Please pull out every line in the entries below that contains the string "Returning". Case counts, so a line with the same letters in different capitalization does not match.

- GIVEN RECORDS

++++++

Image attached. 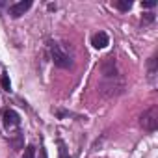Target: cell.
I'll list each match as a JSON object with an SVG mask.
<instances>
[{"label":"cell","instance_id":"cell-14","mask_svg":"<svg viewBox=\"0 0 158 158\" xmlns=\"http://www.w3.org/2000/svg\"><path fill=\"white\" fill-rule=\"evenodd\" d=\"M152 21H154V15H152V13H147V15L141 19V23H143V24H149V23H152Z\"/></svg>","mask_w":158,"mask_h":158},{"label":"cell","instance_id":"cell-6","mask_svg":"<svg viewBox=\"0 0 158 158\" xmlns=\"http://www.w3.org/2000/svg\"><path fill=\"white\" fill-rule=\"evenodd\" d=\"M101 71H102L104 78H110V76H115V74H117V71H115V61H114L112 56H110V58H104V61H102V65H101Z\"/></svg>","mask_w":158,"mask_h":158},{"label":"cell","instance_id":"cell-13","mask_svg":"<svg viewBox=\"0 0 158 158\" xmlns=\"http://www.w3.org/2000/svg\"><path fill=\"white\" fill-rule=\"evenodd\" d=\"M141 6H143V8H154V6H156V0H143Z\"/></svg>","mask_w":158,"mask_h":158},{"label":"cell","instance_id":"cell-9","mask_svg":"<svg viewBox=\"0 0 158 158\" xmlns=\"http://www.w3.org/2000/svg\"><path fill=\"white\" fill-rule=\"evenodd\" d=\"M23 158H35V149L32 145H28L24 149V152H23Z\"/></svg>","mask_w":158,"mask_h":158},{"label":"cell","instance_id":"cell-3","mask_svg":"<svg viewBox=\"0 0 158 158\" xmlns=\"http://www.w3.org/2000/svg\"><path fill=\"white\" fill-rule=\"evenodd\" d=\"M139 125L147 130V132H152L156 130L158 127V108L156 106H151L149 110H145L139 117Z\"/></svg>","mask_w":158,"mask_h":158},{"label":"cell","instance_id":"cell-1","mask_svg":"<svg viewBox=\"0 0 158 158\" xmlns=\"http://www.w3.org/2000/svg\"><path fill=\"white\" fill-rule=\"evenodd\" d=\"M123 89H125V80H123L119 74L110 76V78H104L102 84H101V93H102V97H108V99L123 93Z\"/></svg>","mask_w":158,"mask_h":158},{"label":"cell","instance_id":"cell-4","mask_svg":"<svg viewBox=\"0 0 158 158\" xmlns=\"http://www.w3.org/2000/svg\"><path fill=\"white\" fill-rule=\"evenodd\" d=\"M2 121H4V127H6L8 132L17 130L19 125H21V117H19V114H17L15 110H6V112L2 114Z\"/></svg>","mask_w":158,"mask_h":158},{"label":"cell","instance_id":"cell-2","mask_svg":"<svg viewBox=\"0 0 158 158\" xmlns=\"http://www.w3.org/2000/svg\"><path fill=\"white\" fill-rule=\"evenodd\" d=\"M48 50H50V60L54 61V65H58V67H61V69H69V67L73 65L71 56H69L58 43L50 41V43H48Z\"/></svg>","mask_w":158,"mask_h":158},{"label":"cell","instance_id":"cell-11","mask_svg":"<svg viewBox=\"0 0 158 158\" xmlns=\"http://www.w3.org/2000/svg\"><path fill=\"white\" fill-rule=\"evenodd\" d=\"M2 88H4V89H8V91L11 89V82H10L8 74H4V76H2Z\"/></svg>","mask_w":158,"mask_h":158},{"label":"cell","instance_id":"cell-7","mask_svg":"<svg viewBox=\"0 0 158 158\" xmlns=\"http://www.w3.org/2000/svg\"><path fill=\"white\" fill-rule=\"evenodd\" d=\"M91 45L95 48H104L110 45V39H108V34L106 32H97L93 37H91Z\"/></svg>","mask_w":158,"mask_h":158},{"label":"cell","instance_id":"cell-8","mask_svg":"<svg viewBox=\"0 0 158 158\" xmlns=\"http://www.w3.org/2000/svg\"><path fill=\"white\" fill-rule=\"evenodd\" d=\"M115 8L121 10V11H128L132 8V2L130 0H115Z\"/></svg>","mask_w":158,"mask_h":158},{"label":"cell","instance_id":"cell-5","mask_svg":"<svg viewBox=\"0 0 158 158\" xmlns=\"http://www.w3.org/2000/svg\"><path fill=\"white\" fill-rule=\"evenodd\" d=\"M30 8H32V0H21V2L10 6V15L17 19V17H21V15H24Z\"/></svg>","mask_w":158,"mask_h":158},{"label":"cell","instance_id":"cell-12","mask_svg":"<svg viewBox=\"0 0 158 158\" xmlns=\"http://www.w3.org/2000/svg\"><path fill=\"white\" fill-rule=\"evenodd\" d=\"M60 158H69V154H67V149H65V145L60 141Z\"/></svg>","mask_w":158,"mask_h":158},{"label":"cell","instance_id":"cell-10","mask_svg":"<svg viewBox=\"0 0 158 158\" xmlns=\"http://www.w3.org/2000/svg\"><path fill=\"white\" fill-rule=\"evenodd\" d=\"M149 73H151V76L156 73V58H151L149 60Z\"/></svg>","mask_w":158,"mask_h":158}]
</instances>
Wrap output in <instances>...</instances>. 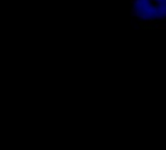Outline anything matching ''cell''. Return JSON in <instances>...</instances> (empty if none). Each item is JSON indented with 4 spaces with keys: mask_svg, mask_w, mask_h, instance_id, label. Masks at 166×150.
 Returning <instances> with one entry per match:
<instances>
[{
    "mask_svg": "<svg viewBox=\"0 0 166 150\" xmlns=\"http://www.w3.org/2000/svg\"><path fill=\"white\" fill-rule=\"evenodd\" d=\"M131 12L145 25L166 21V0H131Z\"/></svg>",
    "mask_w": 166,
    "mask_h": 150,
    "instance_id": "6da1fadb",
    "label": "cell"
}]
</instances>
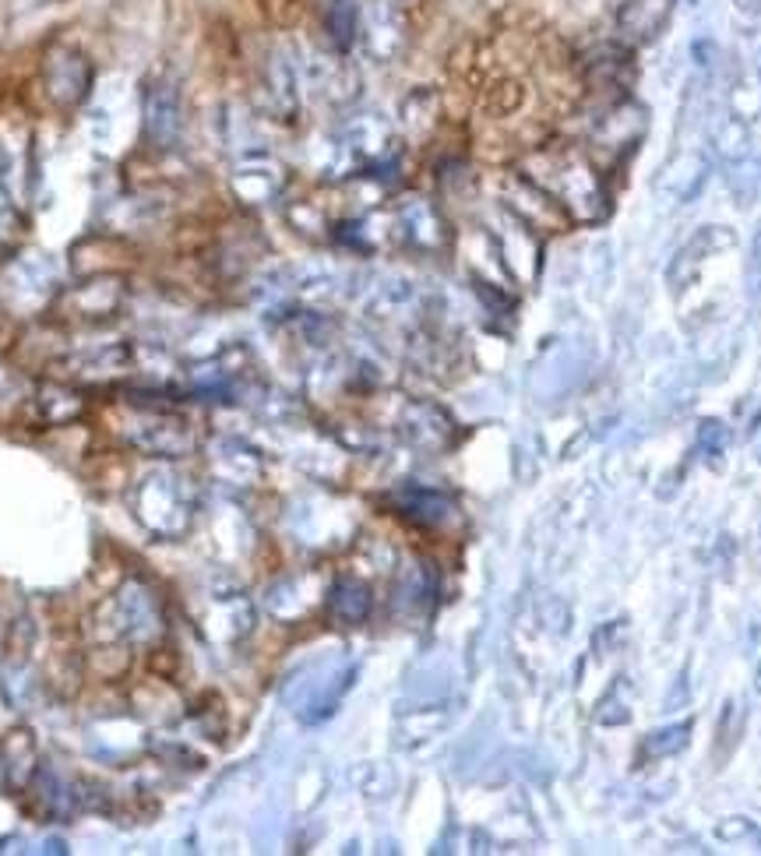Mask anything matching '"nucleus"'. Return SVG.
Returning a JSON list of instances; mask_svg holds the SVG:
<instances>
[{"label":"nucleus","mask_w":761,"mask_h":856,"mask_svg":"<svg viewBox=\"0 0 761 856\" xmlns=\"http://www.w3.org/2000/svg\"><path fill=\"white\" fill-rule=\"evenodd\" d=\"M536 184L547 190V195H554L564 211L572 208V216H578L585 223L603 216L606 195L596 177V166L582 152H575V148H560V152L543 156Z\"/></svg>","instance_id":"f257e3e1"},{"label":"nucleus","mask_w":761,"mask_h":856,"mask_svg":"<svg viewBox=\"0 0 761 856\" xmlns=\"http://www.w3.org/2000/svg\"><path fill=\"white\" fill-rule=\"evenodd\" d=\"M730 240H733V237H730L723 226H705V229L694 233L691 244L677 254V262L670 265V286H673V289H684V286L694 279V272H699L702 258H709L715 247H726Z\"/></svg>","instance_id":"f03ea898"},{"label":"nucleus","mask_w":761,"mask_h":856,"mask_svg":"<svg viewBox=\"0 0 761 856\" xmlns=\"http://www.w3.org/2000/svg\"><path fill=\"white\" fill-rule=\"evenodd\" d=\"M670 8H673V0H627L621 11V29L638 42L656 39L660 29L666 26Z\"/></svg>","instance_id":"7ed1b4c3"},{"label":"nucleus","mask_w":761,"mask_h":856,"mask_svg":"<svg viewBox=\"0 0 761 856\" xmlns=\"http://www.w3.org/2000/svg\"><path fill=\"white\" fill-rule=\"evenodd\" d=\"M691 734H694V722L684 719V722H673V726H663V730L648 734L645 744H642V758H673L681 755L684 747L691 744Z\"/></svg>","instance_id":"20e7f679"},{"label":"nucleus","mask_w":761,"mask_h":856,"mask_svg":"<svg viewBox=\"0 0 761 856\" xmlns=\"http://www.w3.org/2000/svg\"><path fill=\"white\" fill-rule=\"evenodd\" d=\"M624 677L614 683L611 691H606L599 701H596V712H593V719L599 722V726H624L627 719H632V709H627V698H624Z\"/></svg>","instance_id":"39448f33"},{"label":"nucleus","mask_w":761,"mask_h":856,"mask_svg":"<svg viewBox=\"0 0 761 856\" xmlns=\"http://www.w3.org/2000/svg\"><path fill=\"white\" fill-rule=\"evenodd\" d=\"M329 29H332L339 47H350L353 36L360 32V11L350 4V0H335L332 11H329Z\"/></svg>","instance_id":"423d86ee"},{"label":"nucleus","mask_w":761,"mask_h":856,"mask_svg":"<svg viewBox=\"0 0 761 856\" xmlns=\"http://www.w3.org/2000/svg\"><path fill=\"white\" fill-rule=\"evenodd\" d=\"M715 839L730 843V846H761V828L748 818H723L715 825Z\"/></svg>","instance_id":"0eeeda50"},{"label":"nucleus","mask_w":761,"mask_h":856,"mask_svg":"<svg viewBox=\"0 0 761 856\" xmlns=\"http://www.w3.org/2000/svg\"><path fill=\"white\" fill-rule=\"evenodd\" d=\"M726 444H730V426L723 420H702L699 423V452L702 455H709L712 462L723 459Z\"/></svg>","instance_id":"6e6552de"},{"label":"nucleus","mask_w":761,"mask_h":856,"mask_svg":"<svg viewBox=\"0 0 761 856\" xmlns=\"http://www.w3.org/2000/svg\"><path fill=\"white\" fill-rule=\"evenodd\" d=\"M748 286H751V293H754V296L761 293V223H758L754 237H751V258H748Z\"/></svg>","instance_id":"1a4fd4ad"},{"label":"nucleus","mask_w":761,"mask_h":856,"mask_svg":"<svg viewBox=\"0 0 761 856\" xmlns=\"http://www.w3.org/2000/svg\"><path fill=\"white\" fill-rule=\"evenodd\" d=\"M621 634H624V620H611V624H606V628L593 638V649H596V652H606V646H617Z\"/></svg>","instance_id":"9d476101"},{"label":"nucleus","mask_w":761,"mask_h":856,"mask_svg":"<svg viewBox=\"0 0 761 856\" xmlns=\"http://www.w3.org/2000/svg\"><path fill=\"white\" fill-rule=\"evenodd\" d=\"M733 8L741 11V14H748V18H758V11H761V0H733Z\"/></svg>","instance_id":"9b49d317"},{"label":"nucleus","mask_w":761,"mask_h":856,"mask_svg":"<svg viewBox=\"0 0 761 856\" xmlns=\"http://www.w3.org/2000/svg\"><path fill=\"white\" fill-rule=\"evenodd\" d=\"M754 688H758V695H761V662H758V673H754Z\"/></svg>","instance_id":"f8f14e48"},{"label":"nucleus","mask_w":761,"mask_h":856,"mask_svg":"<svg viewBox=\"0 0 761 856\" xmlns=\"http://www.w3.org/2000/svg\"><path fill=\"white\" fill-rule=\"evenodd\" d=\"M758 75H761V57H758Z\"/></svg>","instance_id":"ddd939ff"}]
</instances>
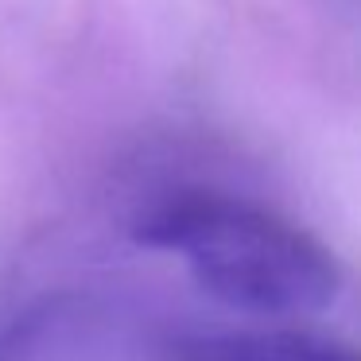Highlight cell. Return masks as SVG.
Returning <instances> with one entry per match:
<instances>
[{
  "mask_svg": "<svg viewBox=\"0 0 361 361\" xmlns=\"http://www.w3.org/2000/svg\"><path fill=\"white\" fill-rule=\"evenodd\" d=\"M133 237L171 252L214 299L249 314H319L342 291L334 252L283 214L221 190H175L144 206Z\"/></svg>",
  "mask_w": 361,
  "mask_h": 361,
  "instance_id": "cell-1",
  "label": "cell"
},
{
  "mask_svg": "<svg viewBox=\"0 0 361 361\" xmlns=\"http://www.w3.org/2000/svg\"><path fill=\"white\" fill-rule=\"evenodd\" d=\"M167 361H361V353L295 330H187L167 342Z\"/></svg>",
  "mask_w": 361,
  "mask_h": 361,
  "instance_id": "cell-2",
  "label": "cell"
}]
</instances>
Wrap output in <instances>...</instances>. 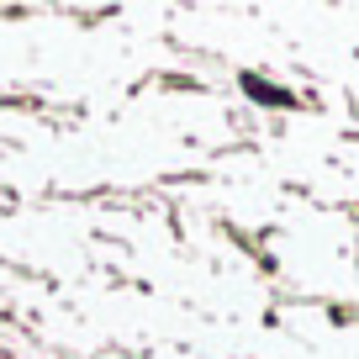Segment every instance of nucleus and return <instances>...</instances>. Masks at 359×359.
I'll return each instance as SVG.
<instances>
[{"mask_svg": "<svg viewBox=\"0 0 359 359\" xmlns=\"http://www.w3.org/2000/svg\"><path fill=\"white\" fill-rule=\"evenodd\" d=\"M243 85H248V95H259V101H275V106H285V95H280V90L259 85V79H243Z\"/></svg>", "mask_w": 359, "mask_h": 359, "instance_id": "1", "label": "nucleus"}]
</instances>
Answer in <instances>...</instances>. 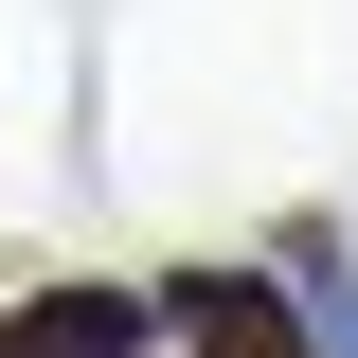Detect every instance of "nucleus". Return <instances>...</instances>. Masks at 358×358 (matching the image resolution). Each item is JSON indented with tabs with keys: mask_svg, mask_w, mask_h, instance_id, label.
I'll return each instance as SVG.
<instances>
[{
	"mask_svg": "<svg viewBox=\"0 0 358 358\" xmlns=\"http://www.w3.org/2000/svg\"><path fill=\"white\" fill-rule=\"evenodd\" d=\"M162 322H179L197 358H322V322H305V305H268L251 268H179V287H162Z\"/></svg>",
	"mask_w": 358,
	"mask_h": 358,
	"instance_id": "1",
	"label": "nucleus"
},
{
	"mask_svg": "<svg viewBox=\"0 0 358 358\" xmlns=\"http://www.w3.org/2000/svg\"><path fill=\"white\" fill-rule=\"evenodd\" d=\"M162 287H36V305H0V358H143Z\"/></svg>",
	"mask_w": 358,
	"mask_h": 358,
	"instance_id": "2",
	"label": "nucleus"
}]
</instances>
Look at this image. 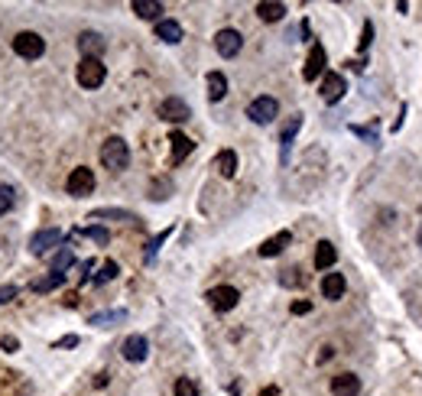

++++++

- ANSWER FOR THIS EXERCISE
 Returning <instances> with one entry per match:
Returning a JSON list of instances; mask_svg holds the SVG:
Returning <instances> with one entry per match:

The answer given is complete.